There are some really nice spanish mackerel to be caught along the beaches, especially slow trolling a live mullet.

While much of the inshore focus in on the big reds, there are plenty of smaller reds to be had in the backwaters. These fish are varying in size from 15-30”, depending upon the area and the school of fish that you land in. Live or cut finger mullet fished on a Carolina rig or jig head around oyster bars or flooded grass is a great way to catch them.

Expect the speckled trout fishing to pick up once the air and water finally begin to cool down a bit.


Stewart, of Rod and Reel Shop, reports that surf fishing has started to heat up. Anglers fishing the bottom with bloodworms, fresh shrimp, and sand fleas have found pompano, bluefish, and a few flounder.

The spot run has also just kicked off. Anglers have landed just a few fish, but they should see numbers increasing daily.

Some over-slot red drum have been landed in the suds. Fresh cut mullet has been the best way to get the reds to bite.

Inshore, red drum and speckled trout have been feeding well around the marshes.
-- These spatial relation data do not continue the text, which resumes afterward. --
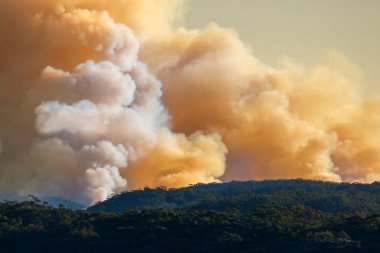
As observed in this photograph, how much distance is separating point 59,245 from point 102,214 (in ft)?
55.5

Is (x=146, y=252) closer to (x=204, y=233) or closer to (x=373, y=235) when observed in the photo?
(x=204, y=233)

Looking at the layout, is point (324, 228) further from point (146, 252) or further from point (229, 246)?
point (146, 252)

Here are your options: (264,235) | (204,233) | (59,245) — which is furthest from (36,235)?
(264,235)

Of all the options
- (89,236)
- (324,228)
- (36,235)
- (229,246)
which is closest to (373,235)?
(324,228)

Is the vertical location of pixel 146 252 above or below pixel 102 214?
below

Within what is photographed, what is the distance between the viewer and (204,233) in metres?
176

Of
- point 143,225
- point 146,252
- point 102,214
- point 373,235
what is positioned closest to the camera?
point 373,235

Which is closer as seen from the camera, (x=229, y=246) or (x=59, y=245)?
(x=229, y=246)

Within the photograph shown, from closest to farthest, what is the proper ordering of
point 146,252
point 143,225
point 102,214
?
point 146,252 < point 143,225 < point 102,214

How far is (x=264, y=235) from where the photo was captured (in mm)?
171625

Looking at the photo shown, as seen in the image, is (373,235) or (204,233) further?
(204,233)

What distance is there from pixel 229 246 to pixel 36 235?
4418 cm

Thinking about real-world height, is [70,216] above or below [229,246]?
above

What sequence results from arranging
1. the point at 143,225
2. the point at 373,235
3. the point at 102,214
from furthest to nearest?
the point at 102,214 → the point at 143,225 → the point at 373,235
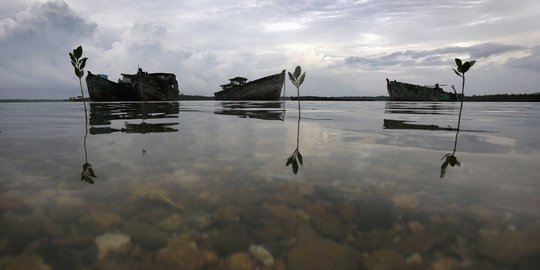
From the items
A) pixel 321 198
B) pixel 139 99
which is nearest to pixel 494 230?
pixel 321 198

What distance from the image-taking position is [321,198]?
2.54 m

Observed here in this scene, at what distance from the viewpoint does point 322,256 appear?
1.66 m

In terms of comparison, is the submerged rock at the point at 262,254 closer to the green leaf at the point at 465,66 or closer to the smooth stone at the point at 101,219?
the smooth stone at the point at 101,219

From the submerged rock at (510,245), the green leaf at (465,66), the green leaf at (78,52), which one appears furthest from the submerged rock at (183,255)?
the green leaf at (465,66)

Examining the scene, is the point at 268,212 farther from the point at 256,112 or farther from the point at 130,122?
the point at 256,112

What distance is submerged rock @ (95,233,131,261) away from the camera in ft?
5.50

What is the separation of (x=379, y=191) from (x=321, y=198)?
0.61m

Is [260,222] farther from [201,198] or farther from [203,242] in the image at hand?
[201,198]

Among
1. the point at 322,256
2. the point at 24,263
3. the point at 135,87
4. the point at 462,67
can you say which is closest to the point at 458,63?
the point at 462,67

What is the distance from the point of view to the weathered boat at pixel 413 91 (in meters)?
54.1

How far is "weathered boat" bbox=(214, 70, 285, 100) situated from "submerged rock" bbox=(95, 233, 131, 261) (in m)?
45.8

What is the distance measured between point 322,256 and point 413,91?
59611 mm

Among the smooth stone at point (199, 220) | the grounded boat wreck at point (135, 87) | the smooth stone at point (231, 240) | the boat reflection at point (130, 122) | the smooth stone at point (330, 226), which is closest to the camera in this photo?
the smooth stone at point (231, 240)

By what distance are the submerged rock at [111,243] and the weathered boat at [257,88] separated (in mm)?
45779
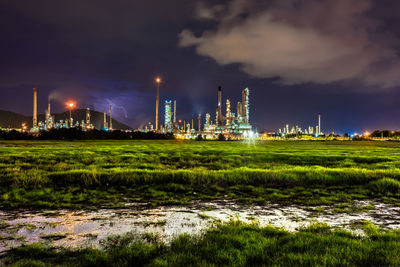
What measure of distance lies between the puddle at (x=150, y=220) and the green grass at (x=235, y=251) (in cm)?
60

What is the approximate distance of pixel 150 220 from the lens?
323 inches

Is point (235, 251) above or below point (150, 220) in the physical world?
above

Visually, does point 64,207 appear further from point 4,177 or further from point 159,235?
point 4,177

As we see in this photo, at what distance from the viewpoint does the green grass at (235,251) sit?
5.11 metres

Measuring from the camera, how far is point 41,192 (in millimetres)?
11547

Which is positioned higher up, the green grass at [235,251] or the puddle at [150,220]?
the green grass at [235,251]

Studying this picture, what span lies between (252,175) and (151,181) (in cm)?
641

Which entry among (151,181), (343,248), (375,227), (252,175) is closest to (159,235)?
(343,248)

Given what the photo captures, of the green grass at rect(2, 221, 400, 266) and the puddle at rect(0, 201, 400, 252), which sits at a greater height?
the green grass at rect(2, 221, 400, 266)

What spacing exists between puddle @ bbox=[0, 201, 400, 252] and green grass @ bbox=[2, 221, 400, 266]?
1.98 feet

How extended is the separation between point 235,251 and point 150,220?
12.0 feet

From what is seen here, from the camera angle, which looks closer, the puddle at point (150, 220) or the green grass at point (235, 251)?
the green grass at point (235, 251)

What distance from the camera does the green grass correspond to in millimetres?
5105

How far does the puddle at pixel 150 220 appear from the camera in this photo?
264 inches
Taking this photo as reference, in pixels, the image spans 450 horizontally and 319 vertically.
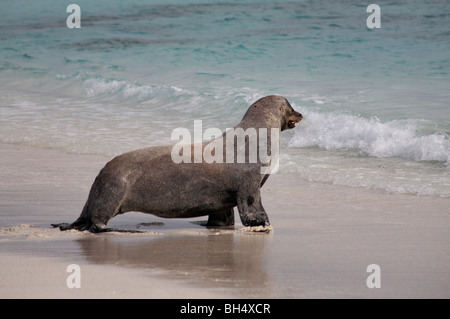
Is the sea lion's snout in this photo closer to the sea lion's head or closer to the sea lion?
the sea lion's head

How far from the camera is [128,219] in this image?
741 cm

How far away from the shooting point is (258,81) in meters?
18.9

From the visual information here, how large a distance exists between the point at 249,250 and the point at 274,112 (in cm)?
174

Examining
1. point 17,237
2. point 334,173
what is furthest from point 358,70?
point 17,237

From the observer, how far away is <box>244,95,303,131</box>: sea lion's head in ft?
23.3

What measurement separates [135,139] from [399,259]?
762cm

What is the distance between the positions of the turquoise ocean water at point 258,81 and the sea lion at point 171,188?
7.70ft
Anglers tossing live shrimp and minnows under float rigs have found the most fish, and targeting marsh points and oyster structure has produced best.


David, of Ocean Isle Beach Fishing Pier, reports that a few spot have started to show up near the pier. Whiting, flounder, and sheepshead have also been feeding well for those fishing the bottom.

A couple of slot-sized red drum have been landed, too, and fresh cut mullet have worked best.